Cardona v Fiorentina
2017 NY Slip Op 02880 [149 AD3d 495]
April 13, 2017
Appellate Division, First Department
Published by New York State Law Reporting Bureau pursuant to Judiciary Law § 431.
As corrected through Wednesday, May 31, 2017


[*1]
 Lina T. Duran Cardona, Respondent,
v
Ellen E. Fiorentina, Appellant.

Katz & Associates, Brooklyn (Arthur R. Simuro of counsel), for appellant.

Mitchell Dranow, Sea Cliff, for respondent.

Order, Supreme Court, Bronx County (Norma Ruiz, J.), entered on or about February 11, 2016, which denied defendant's motion for summary judgment dismissing the complaint, unanimously reversed, on the law, without costs, and the motion granted. The Clerk is directed to enter judgment accordingly.
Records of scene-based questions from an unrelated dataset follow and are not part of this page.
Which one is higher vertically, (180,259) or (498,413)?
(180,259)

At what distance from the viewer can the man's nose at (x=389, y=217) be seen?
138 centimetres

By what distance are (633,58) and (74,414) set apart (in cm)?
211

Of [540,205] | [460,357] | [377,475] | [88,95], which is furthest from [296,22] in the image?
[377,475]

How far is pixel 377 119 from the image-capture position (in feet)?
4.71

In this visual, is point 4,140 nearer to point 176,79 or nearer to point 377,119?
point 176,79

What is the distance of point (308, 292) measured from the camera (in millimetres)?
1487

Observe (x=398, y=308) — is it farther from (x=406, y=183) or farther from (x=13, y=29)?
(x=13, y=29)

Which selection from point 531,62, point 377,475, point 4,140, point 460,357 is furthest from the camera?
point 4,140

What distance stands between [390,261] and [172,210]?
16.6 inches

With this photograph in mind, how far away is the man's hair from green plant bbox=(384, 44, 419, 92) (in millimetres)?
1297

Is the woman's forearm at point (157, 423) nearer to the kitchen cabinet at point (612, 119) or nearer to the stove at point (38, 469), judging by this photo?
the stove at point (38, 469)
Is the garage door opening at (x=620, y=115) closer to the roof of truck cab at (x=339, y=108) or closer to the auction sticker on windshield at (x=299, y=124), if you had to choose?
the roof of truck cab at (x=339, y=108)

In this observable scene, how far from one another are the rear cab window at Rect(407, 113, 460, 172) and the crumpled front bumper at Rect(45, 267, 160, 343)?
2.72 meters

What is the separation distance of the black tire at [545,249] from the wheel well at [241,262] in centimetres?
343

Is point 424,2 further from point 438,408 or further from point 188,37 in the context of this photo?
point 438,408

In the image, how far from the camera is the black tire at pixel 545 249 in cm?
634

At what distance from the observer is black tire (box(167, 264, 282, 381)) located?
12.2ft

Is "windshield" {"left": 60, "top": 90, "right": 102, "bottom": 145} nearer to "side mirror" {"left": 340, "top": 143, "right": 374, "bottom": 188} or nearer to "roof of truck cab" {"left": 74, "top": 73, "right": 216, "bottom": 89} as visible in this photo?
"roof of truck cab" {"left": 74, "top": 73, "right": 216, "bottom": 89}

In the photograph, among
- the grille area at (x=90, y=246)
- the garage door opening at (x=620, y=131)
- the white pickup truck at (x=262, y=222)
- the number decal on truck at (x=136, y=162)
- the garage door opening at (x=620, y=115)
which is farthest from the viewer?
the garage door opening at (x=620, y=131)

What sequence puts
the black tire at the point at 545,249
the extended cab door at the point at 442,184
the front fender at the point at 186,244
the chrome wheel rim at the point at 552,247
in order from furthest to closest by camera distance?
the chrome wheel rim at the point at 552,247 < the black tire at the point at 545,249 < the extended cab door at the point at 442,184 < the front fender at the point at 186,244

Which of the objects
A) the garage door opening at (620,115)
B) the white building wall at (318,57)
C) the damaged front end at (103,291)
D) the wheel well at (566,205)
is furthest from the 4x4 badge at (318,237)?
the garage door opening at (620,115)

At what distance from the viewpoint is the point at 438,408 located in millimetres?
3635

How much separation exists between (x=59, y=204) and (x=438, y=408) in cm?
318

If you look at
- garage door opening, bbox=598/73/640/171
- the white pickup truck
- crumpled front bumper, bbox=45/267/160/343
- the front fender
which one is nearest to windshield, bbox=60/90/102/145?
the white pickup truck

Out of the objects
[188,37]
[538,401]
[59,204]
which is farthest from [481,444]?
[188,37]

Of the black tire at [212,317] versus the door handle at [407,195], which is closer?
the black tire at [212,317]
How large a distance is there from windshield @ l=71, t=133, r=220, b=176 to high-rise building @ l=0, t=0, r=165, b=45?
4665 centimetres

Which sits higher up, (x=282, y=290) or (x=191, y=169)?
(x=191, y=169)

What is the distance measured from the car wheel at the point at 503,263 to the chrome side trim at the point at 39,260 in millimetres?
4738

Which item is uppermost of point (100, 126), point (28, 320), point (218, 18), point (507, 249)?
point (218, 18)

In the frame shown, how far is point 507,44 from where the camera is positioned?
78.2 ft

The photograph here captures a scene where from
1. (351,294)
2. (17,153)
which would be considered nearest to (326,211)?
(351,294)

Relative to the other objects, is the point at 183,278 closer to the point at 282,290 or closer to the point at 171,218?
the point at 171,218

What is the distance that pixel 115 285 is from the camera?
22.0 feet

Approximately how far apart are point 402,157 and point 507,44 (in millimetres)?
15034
Defendant established entitlement to judgment as a matter of law by showing that she had a green light in her favor before and after she entered the intersection, and that plaintiff made a left turn into the path of defendant's oncoming vehicle, causing the collision (see Abboud v Pawelec, 141 AD3d 438 [1st Dept 2016]; Griffin v Pennoyer, 49 AD3d 341 [1st Dept 2008]; Vehicle and Traffic Law § 1141). In opposition, plaintiff failed to raise a triable issue of fact. Despite having seen defendant's vehicle approaching when it was 6 to 7 car lengths from the intersection, plaintiff began her left turn in front of defendant's vehicle. It was allegedly not until plaintiff began her turn that she noticed that defendant's vehicle was traveling at a high rate of speed. Such speculative assertions do not warrant denial of the motion (see Guerrero v Milla, 135 AD3d 635 [1st Dept 2016]; Cadeau v Gregorio, 104 AD3d 464 [1st Dept 2013]). Concur—Friedman, J.P., Richter, Mazzarelli, Feinman and Gische, JJ.